The Swiss survey is based on a telephone interview, between April and August 2003, of 1975 women aged 18 to 70 living in the German-speaking and the French-speaking parts of Switzerland. The sample thus obtained is representative of the female population. The method used was the computer-assisted telephone survey, which had already proved adequate in previous victimization surveys. This choice was also motivated by the great complexity of the questionnaire. The latter should indeed allow to apprehend different categories of violence, relating to different types of relationship between the author and his victim (marriage, cohabitation, former partners, colleagues, strangers) since the age of 16 years (experiences lived in childhood are not taken into account).
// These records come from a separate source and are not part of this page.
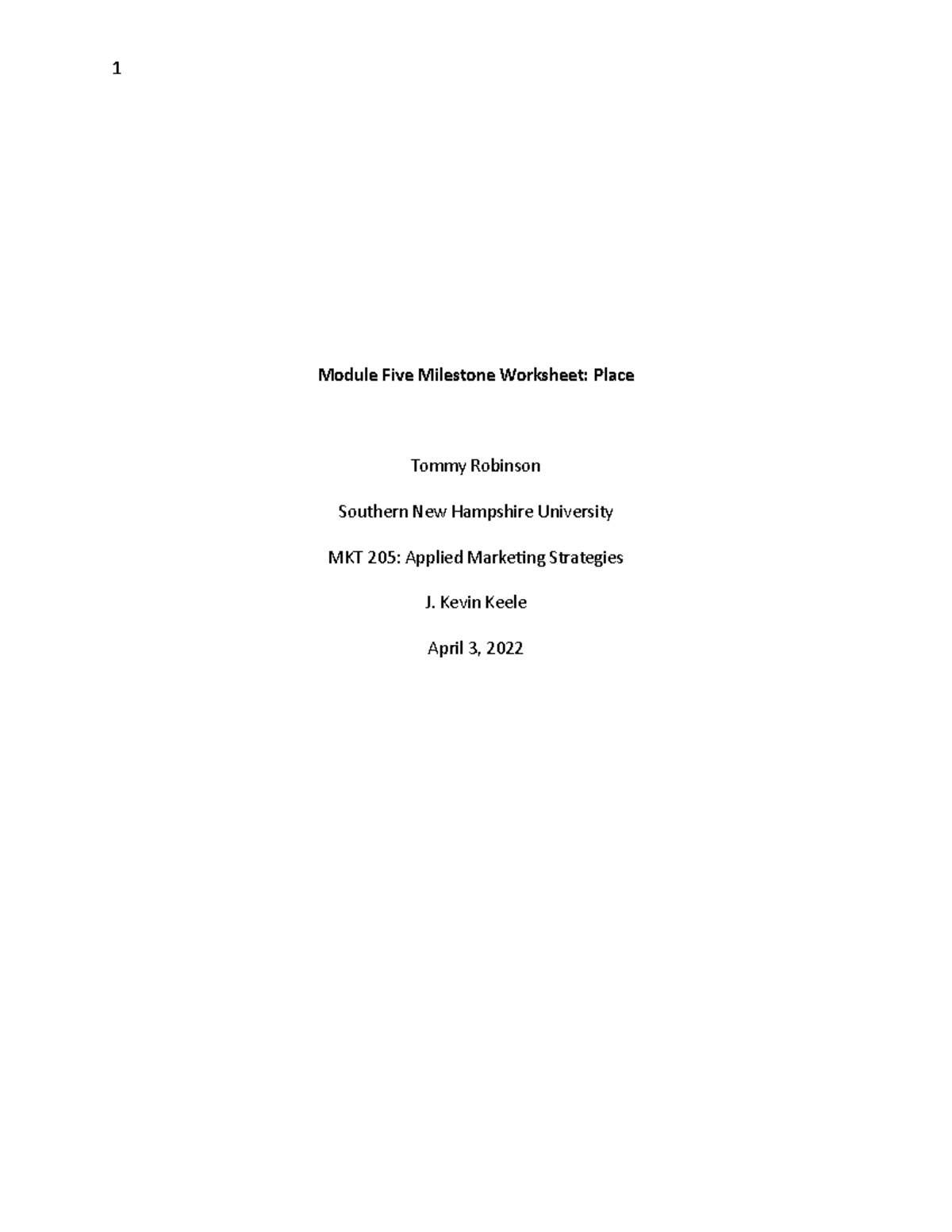 1

Module Five Milestone Worksheet: Place

Tommy Robinson

Southern New Hampshire University

MKT 205: Applied Marketing Strategies

J. Kevin Keele

April 3, 2022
There are several objectives for this study:
- to increase the awareness of this problem among the authorities and the public
- to promote prevention
- to provide reliable information for the development of legislation, policies and means of assistance to victims
- to set up an internationally comparable database
- to help the police in their work practices concerning violence against women
- to formulate and test certain hypotheses
On thjs basis, here are the hypotheses and research questions:
- What is the extent of this type of violence in Switzerland, compared to other countries? How to explain these differences?
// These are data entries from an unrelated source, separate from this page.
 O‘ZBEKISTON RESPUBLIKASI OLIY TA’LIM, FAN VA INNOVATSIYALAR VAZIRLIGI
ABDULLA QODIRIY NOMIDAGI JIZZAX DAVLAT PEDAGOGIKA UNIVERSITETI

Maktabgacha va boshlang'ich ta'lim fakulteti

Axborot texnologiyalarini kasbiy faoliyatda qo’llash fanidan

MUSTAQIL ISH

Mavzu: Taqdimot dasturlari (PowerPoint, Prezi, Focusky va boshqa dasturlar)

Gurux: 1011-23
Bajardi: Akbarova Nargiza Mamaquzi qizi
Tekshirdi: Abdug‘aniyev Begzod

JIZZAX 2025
- How has the situation of domestic violence evolved since the study by Gillioz et al. (1994)?
- How important are various factors, including situational and biographical, in experiences of violence?
- What is the influence of the past and current criminal history of men on their tendency to domestic violence?
- What particular interaction effects are revealed among the variables studied?
- How is the role of the police perceived among the victims?
- Does (institutionalized) aid to victims achieve its objectives?